EXERCISE
Retype exactly, and only, the lines from the one that contains "JOHN W. ALEXANDER" through the final line of the entries.
MATERIALS PROVIDED section start
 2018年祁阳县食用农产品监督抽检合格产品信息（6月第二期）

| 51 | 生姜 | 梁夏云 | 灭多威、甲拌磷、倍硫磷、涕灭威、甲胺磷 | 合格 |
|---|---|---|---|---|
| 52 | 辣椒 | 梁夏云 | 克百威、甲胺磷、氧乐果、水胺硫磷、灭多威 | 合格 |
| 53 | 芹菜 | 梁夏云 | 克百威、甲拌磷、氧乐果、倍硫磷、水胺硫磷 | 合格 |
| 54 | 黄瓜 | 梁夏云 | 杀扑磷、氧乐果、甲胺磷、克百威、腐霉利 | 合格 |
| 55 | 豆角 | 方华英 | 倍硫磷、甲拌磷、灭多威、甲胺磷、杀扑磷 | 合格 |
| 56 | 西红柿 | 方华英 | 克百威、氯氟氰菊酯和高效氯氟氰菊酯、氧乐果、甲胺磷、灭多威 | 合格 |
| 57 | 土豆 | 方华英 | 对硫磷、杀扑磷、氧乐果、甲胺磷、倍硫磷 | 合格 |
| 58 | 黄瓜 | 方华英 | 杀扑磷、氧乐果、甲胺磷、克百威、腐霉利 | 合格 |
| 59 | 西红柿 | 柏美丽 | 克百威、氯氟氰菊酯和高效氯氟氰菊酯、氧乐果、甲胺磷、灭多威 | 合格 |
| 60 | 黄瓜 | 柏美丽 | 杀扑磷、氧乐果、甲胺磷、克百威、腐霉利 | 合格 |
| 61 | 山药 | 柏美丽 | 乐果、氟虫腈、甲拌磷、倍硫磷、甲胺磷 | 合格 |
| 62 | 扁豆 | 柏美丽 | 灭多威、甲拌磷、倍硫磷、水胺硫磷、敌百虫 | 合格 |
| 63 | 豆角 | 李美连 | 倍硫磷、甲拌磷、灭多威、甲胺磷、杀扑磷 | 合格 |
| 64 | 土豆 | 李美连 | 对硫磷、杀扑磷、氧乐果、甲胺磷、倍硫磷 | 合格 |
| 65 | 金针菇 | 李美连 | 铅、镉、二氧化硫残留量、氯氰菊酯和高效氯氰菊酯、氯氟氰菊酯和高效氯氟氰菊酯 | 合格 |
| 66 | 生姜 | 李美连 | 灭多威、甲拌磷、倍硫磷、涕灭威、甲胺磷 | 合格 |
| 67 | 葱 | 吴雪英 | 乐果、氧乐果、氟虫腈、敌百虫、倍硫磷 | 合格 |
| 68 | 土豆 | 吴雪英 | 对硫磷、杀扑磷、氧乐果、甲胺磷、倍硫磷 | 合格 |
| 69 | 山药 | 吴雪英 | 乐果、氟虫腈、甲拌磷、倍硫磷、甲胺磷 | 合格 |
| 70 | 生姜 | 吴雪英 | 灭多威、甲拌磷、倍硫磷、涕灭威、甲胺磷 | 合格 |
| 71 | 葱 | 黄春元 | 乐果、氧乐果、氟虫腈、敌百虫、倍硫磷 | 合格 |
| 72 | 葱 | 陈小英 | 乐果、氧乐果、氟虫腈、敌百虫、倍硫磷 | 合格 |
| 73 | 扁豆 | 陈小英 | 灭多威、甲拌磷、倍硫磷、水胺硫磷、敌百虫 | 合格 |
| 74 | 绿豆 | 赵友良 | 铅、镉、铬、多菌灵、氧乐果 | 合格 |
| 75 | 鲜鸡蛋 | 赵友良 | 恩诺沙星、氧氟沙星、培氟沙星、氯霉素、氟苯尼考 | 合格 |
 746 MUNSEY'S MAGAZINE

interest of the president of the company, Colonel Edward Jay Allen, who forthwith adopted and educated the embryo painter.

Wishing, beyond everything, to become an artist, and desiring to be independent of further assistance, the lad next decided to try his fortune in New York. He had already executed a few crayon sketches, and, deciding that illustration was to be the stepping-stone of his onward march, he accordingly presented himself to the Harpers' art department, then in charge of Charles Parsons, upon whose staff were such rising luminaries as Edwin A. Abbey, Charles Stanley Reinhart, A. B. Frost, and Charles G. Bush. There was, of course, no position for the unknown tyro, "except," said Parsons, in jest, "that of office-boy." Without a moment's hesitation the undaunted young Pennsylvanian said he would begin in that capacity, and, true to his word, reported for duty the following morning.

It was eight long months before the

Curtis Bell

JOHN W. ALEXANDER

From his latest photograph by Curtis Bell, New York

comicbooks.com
MATERIALS PROVIDED section end
RESULT OF THIS EXERCISE
JOHN W. ALEXANDER

From his latest photograph by Curtis Bell, New York

comicbooks.com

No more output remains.